Ecologists also reported other effects, such as
resistance to drought.
Recent years have seen challenges to the idea of plant-endophyte
mutualism.
Stan Faeth of Arizona State University in
Tempe, for example, reports that one of tall fescue's native
relatives,
Festuca arizonica, doesn't grow as
well when it houses one of the supposedly protective fungal
partners. He's found that the endophyte is usually a parasite rather
than a pal.
Even for some of the textbook mutualism cases, such as sleepygrass,
Faeth and his colleagues are raising questions, which he notes are
controversial.
"The hallmark of native endophytes and grasses is
remarkable variability," he says. "The agronomic grasses are
poor models and fail to capture the wide range of endophyte
interactions in nature."
In a recent example of his lab's work, the
researchers sampled 17 grass patches at distances up to about 600
kilometers from a patch of highly toxic grass in Cloudcroft, N.M.
How widespread the endophyte was - and its effects -
varied considerably, the researchers report in an upcoming
Journal of Chemical Ecology. They found that some patches of
grass in Colorado were thoroughly infected with the toxic grasses'
fungal species but had no antigrazing toxins.

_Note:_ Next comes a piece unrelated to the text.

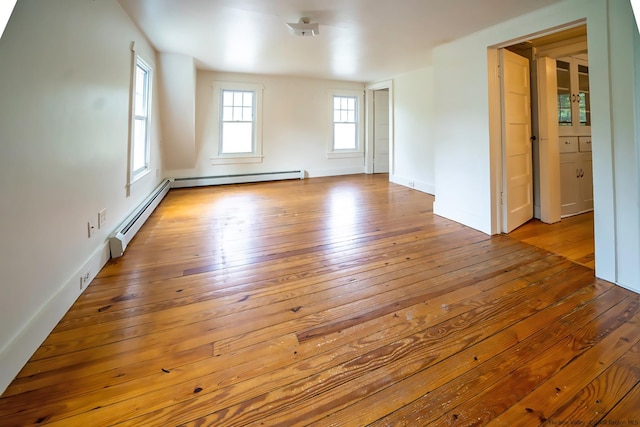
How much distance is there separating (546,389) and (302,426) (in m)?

So, Faeth asks, is the supposed mutualist earning its
keep?
Kari Saikkonen of MTT Agrifood Research in Turku, Finland,
suggests that by looking only at the grass and the fungus,
researchers have oversimplified the interactions. To better
represent the complications of the real world, he and his colleagues
set up a four-way laboratory interaction to see whether other
players could alter a grass-fungus interaction.

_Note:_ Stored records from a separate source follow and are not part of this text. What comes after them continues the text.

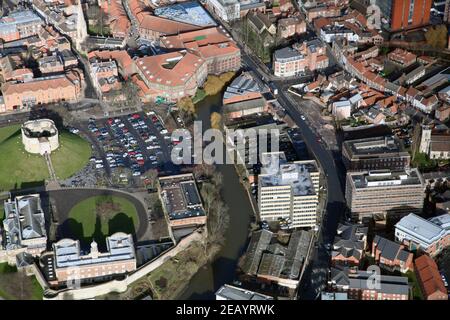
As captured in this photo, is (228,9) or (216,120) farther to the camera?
(228,9)

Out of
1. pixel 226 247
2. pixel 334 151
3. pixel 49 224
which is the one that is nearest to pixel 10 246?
pixel 49 224

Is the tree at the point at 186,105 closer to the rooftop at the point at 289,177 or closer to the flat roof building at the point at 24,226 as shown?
the rooftop at the point at 289,177

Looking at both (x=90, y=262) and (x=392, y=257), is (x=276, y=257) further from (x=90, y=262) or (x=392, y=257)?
(x=90, y=262)

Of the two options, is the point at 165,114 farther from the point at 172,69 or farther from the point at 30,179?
the point at 30,179

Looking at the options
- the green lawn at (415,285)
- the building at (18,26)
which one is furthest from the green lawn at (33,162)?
the green lawn at (415,285)

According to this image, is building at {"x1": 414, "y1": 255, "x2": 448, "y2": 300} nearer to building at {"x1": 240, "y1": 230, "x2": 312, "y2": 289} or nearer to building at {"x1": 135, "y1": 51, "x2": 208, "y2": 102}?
building at {"x1": 240, "y1": 230, "x2": 312, "y2": 289}

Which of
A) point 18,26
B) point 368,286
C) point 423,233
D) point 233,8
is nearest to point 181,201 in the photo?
point 368,286
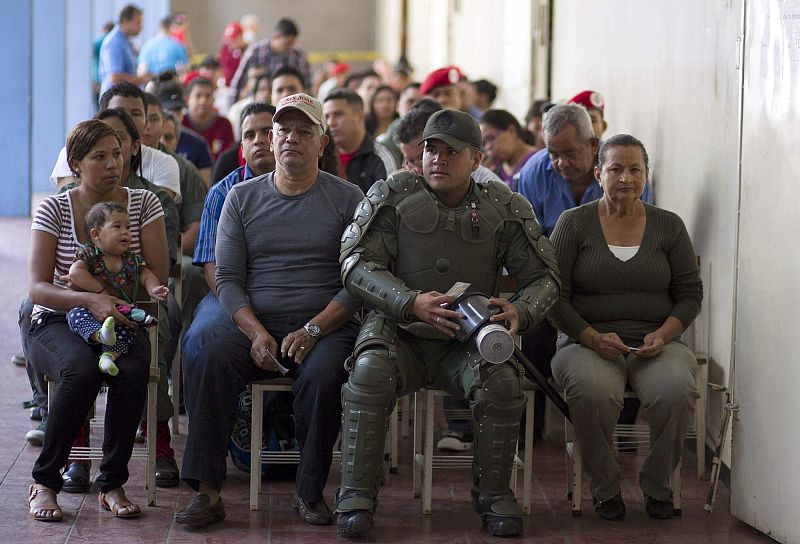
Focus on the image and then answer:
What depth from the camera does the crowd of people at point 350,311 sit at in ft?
12.4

In the lab, the researchers let a plant in the snapdragon family,
the greater
yellow-rattle, attack a
fungus-bearing meadow rye grass. Yellow-rattle sneaks suckers over
to the roots of other plants and steals sap.
When yellow-rattles parasitized grass that carried an antigrazing
fungus, the researchers found that the parasite took up the fungal
defensive toxins along with other goodies from the plant.
In the presence of both yellow-rattle and aphids, the
ryegrass with the toxic fungus didn't do as well as ryegrass without
the fungus did. In this setup, fungus looked like a burden to the
ryegrass, the researchers reported in the Dec. 2005 Ecology Letters.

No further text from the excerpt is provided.